Hildegund war leblos niedergesunken während dieser Rede. Mit Mühe brachte man sie zum Bewußtseyn zurück. Aber des Lebens Reiz und Werth war für sie dahin. Mit Todeskummer im Herzen ging sie auf des Vaters Anrathen in das Nonnenkloster auf der einsamen Rheininsel Frauenwerth als Layenschwester, um Trost zu suchen in Religion und Gebet. Zwei lange Jahre waren vorüber gegangen, da starb auch der von Gram erdrückte Vater, und mit ihm brach dem armen Mädchen der letzte irdische Stab. Sie nahm den Schleier und schenkte dem Kloster ihr ganzes Erbe.

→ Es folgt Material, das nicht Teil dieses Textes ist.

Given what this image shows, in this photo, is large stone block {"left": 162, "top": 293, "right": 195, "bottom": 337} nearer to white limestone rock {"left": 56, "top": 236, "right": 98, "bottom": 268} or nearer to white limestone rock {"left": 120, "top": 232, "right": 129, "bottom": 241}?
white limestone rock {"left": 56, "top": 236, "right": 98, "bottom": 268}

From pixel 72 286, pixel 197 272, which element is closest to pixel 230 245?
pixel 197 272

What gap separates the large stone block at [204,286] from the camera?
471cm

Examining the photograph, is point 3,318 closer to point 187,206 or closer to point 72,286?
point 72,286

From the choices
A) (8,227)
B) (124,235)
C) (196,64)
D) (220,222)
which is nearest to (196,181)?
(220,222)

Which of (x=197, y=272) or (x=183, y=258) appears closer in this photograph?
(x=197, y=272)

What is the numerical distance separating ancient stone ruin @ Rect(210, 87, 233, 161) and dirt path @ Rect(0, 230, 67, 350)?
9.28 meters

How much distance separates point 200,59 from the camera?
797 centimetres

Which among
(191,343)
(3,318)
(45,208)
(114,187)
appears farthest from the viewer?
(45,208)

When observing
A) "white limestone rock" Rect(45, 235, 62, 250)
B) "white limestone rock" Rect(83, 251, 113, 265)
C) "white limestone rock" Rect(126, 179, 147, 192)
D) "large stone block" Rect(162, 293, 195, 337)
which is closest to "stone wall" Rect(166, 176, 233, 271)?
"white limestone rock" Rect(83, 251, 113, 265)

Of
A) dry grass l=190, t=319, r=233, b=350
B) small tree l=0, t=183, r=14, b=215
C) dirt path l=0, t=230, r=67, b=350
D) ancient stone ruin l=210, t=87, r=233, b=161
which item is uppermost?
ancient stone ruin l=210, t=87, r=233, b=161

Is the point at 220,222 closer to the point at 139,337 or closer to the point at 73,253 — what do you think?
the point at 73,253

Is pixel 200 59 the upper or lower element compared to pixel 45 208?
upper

Die Schreckensnachricht des fränkischen Ritters war nicht ohne Grund gewesen. Man hatte Rolanden schwer und dem Anscheine nach tödtlich verwundet vom Schlachtfelde getragen; doch kam er mit dem Leben davon und genaß allmählich wieder. Noch eine Zeitlang kämpfte der Ruhmsüchtige in vielen Schlachten; und erst als der Krieg seinem Ende sich nahete, überwand die Sehnsucht der Liebe den rastlosen Durst nach Kampf und Sieg. Nachdem der Kaiser ihm Rückkehr in die Heimath gewährt hatte, eilte der gefeierte Held auf den Flügeln der Liebe und der Hoffnung dem Rheine zu.

Glücklich erreichte er das Ziel. Es war Herbst, und in stürmischer Nacht gelangte er zur wohlbekannten Pforte, wo er Hildegund zum letztenmale vor drei Jahren an die treue Brust gedrückt. Herzklopfend rief er um Einlaß, einen befreundeten Namen, nicht den seinigen nennend. Lange mußte er warten; endlich kam still und traurig der alte Thorwart herbei und öffnete; aber den Ritter erkannte sein schwaches Auge bei’m trüben Laternenschein nicht. Ahnungsvoll fragte Roland nach dem Fräulein. Da antwortete der Alte:

„Die ihr suchet, trägt den Schleier,
     Ist des Himmels Braut;
Gestern war des Tages Feier,
     Der sie Gott getraut.“

Wenige Augenblicke vervollständigten dem Unglücklichen die hoffnungslose Kunde.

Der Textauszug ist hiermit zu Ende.